## Exercise
Only an exact repetition of the lines from the one holding "Catalog all visible" to the end of the data is wanted, with pictures left out.

BEGIN

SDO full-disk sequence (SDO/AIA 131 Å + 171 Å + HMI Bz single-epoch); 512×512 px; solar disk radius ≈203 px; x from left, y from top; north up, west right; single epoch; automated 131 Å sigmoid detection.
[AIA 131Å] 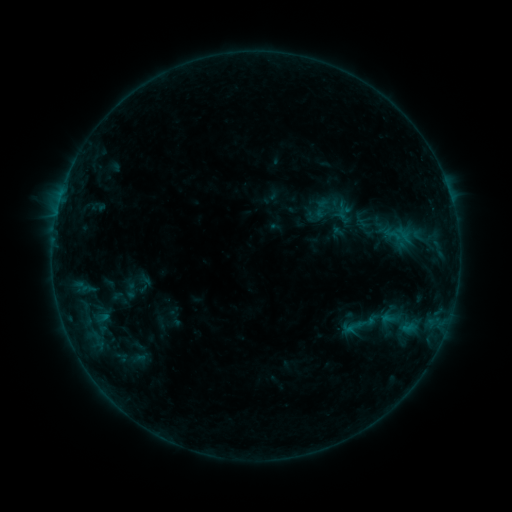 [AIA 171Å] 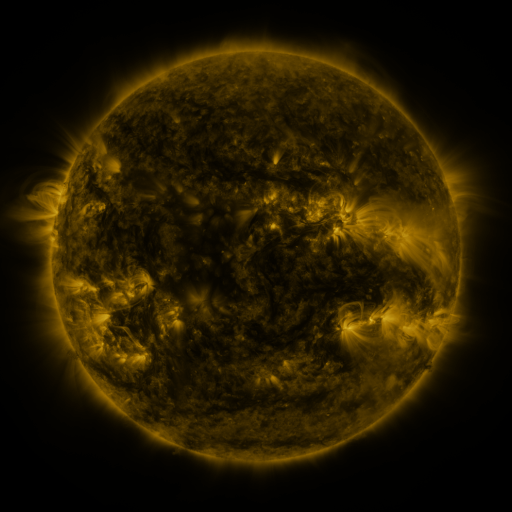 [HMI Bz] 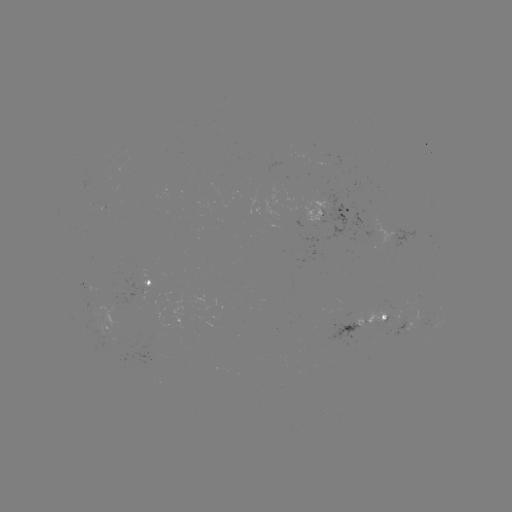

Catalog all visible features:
sigmoid: (131, 291)
sigmoid: (365, 325)
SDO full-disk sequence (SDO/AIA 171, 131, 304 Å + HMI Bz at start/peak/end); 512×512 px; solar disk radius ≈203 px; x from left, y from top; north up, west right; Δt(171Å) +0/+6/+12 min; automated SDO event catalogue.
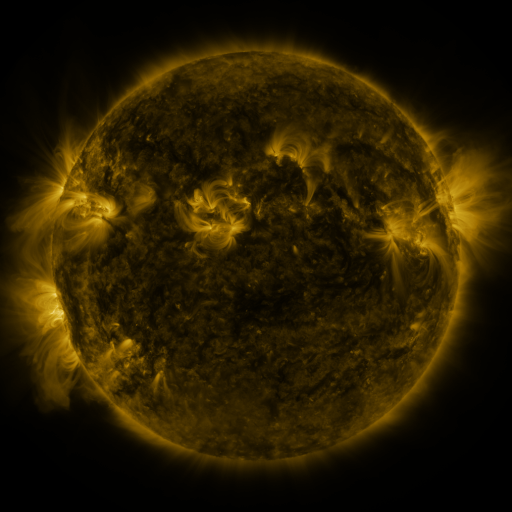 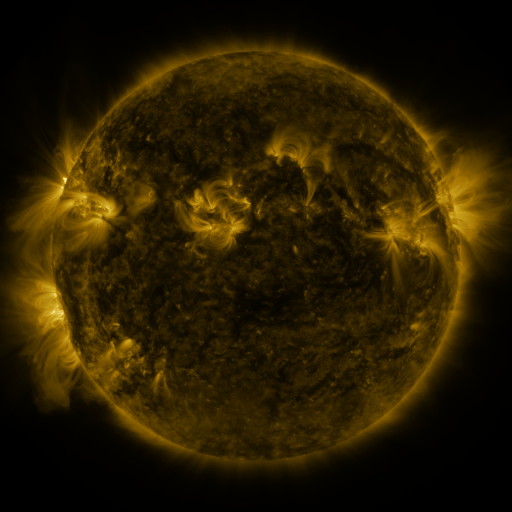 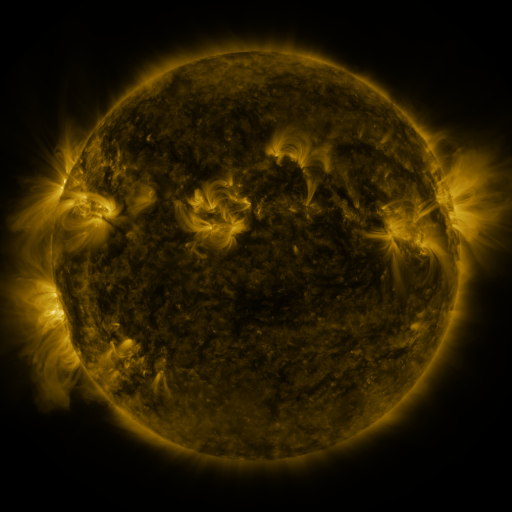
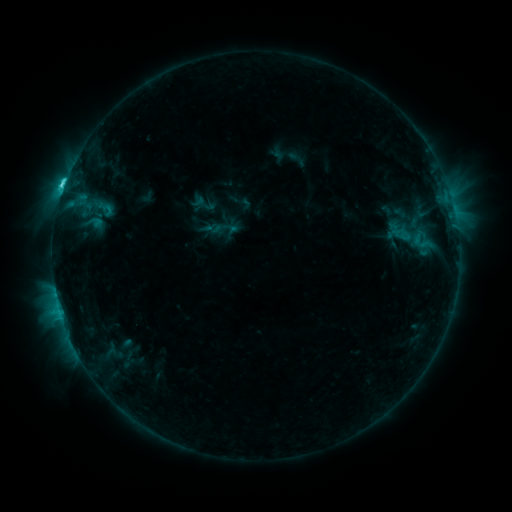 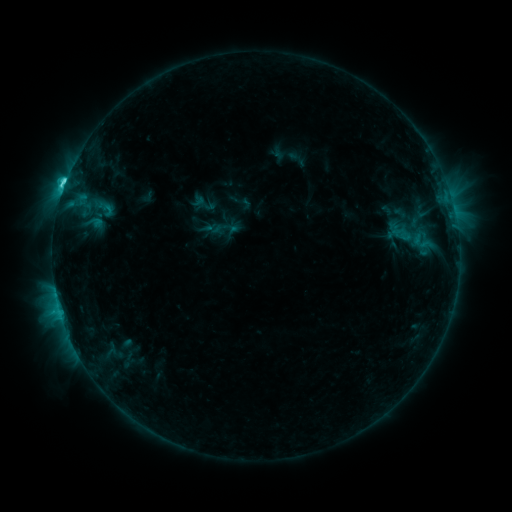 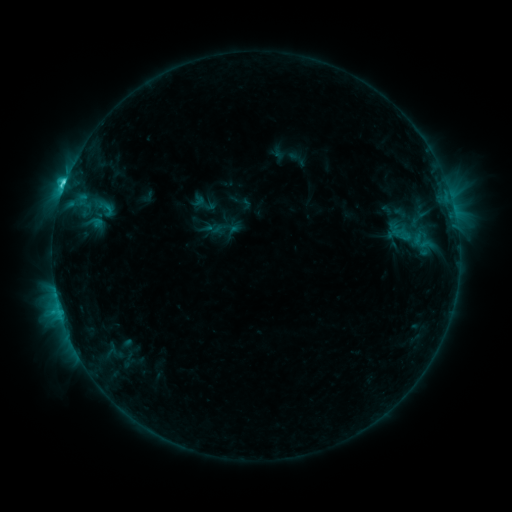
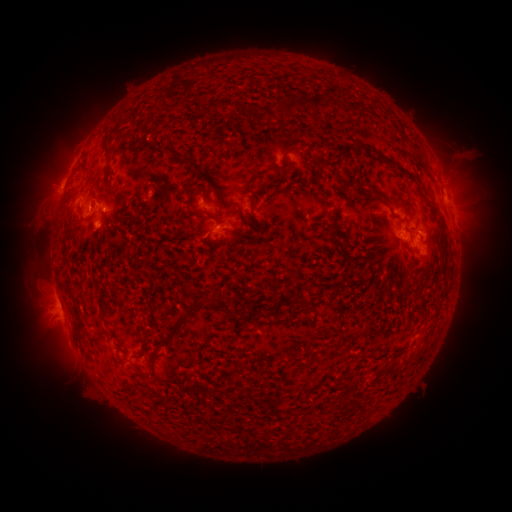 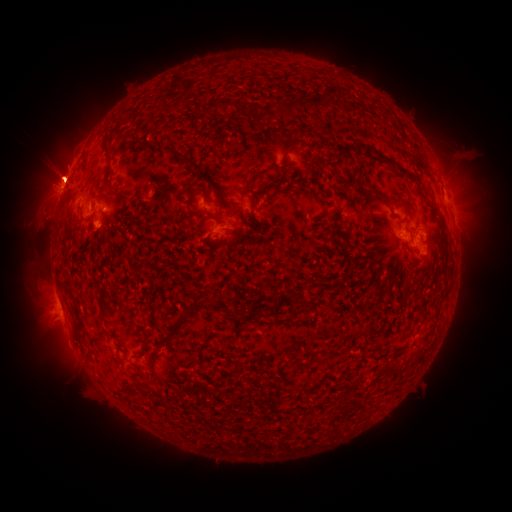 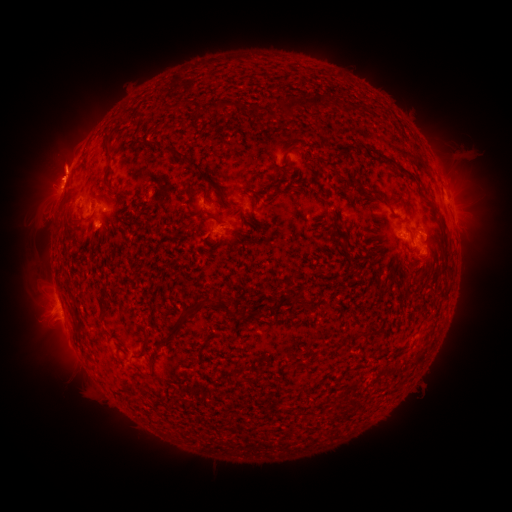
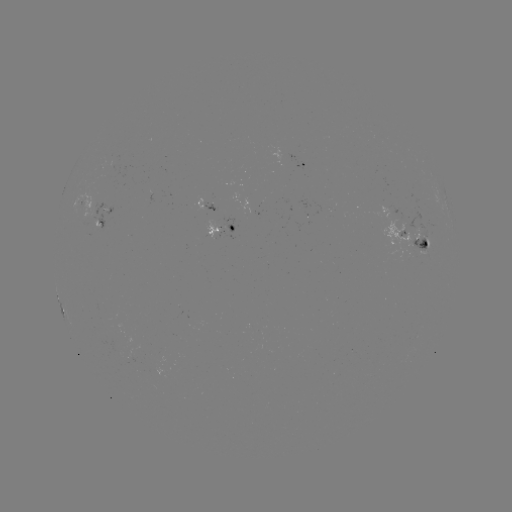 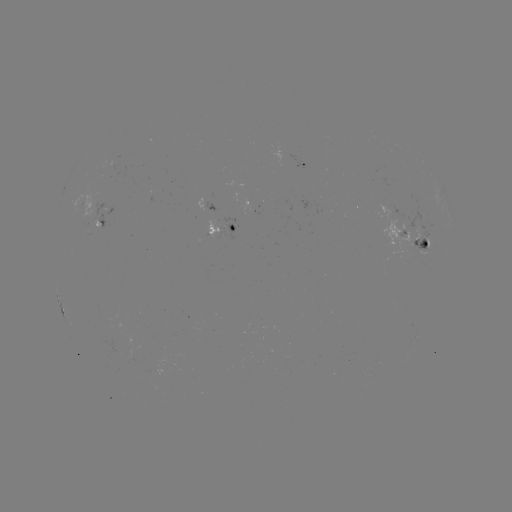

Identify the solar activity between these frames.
C4.5 flare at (66, 183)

END

## Exercise answer
Catalog all visible features:
sigmoid: (131, 291)
sigmoid: (365, 325)
SDO full-disk sequence (SDO/AIA 171, 131, 304 Å + HMI Bz at start/peak/end); 512×512 px; solar disk radius ≈203 px; x from left, y from top; north up, west right; Δt(171Å) +0/+6/+12 min; automated SDO event catalogue.

Identify the solar activity between these frames.
C4.5 flare at (66, 183)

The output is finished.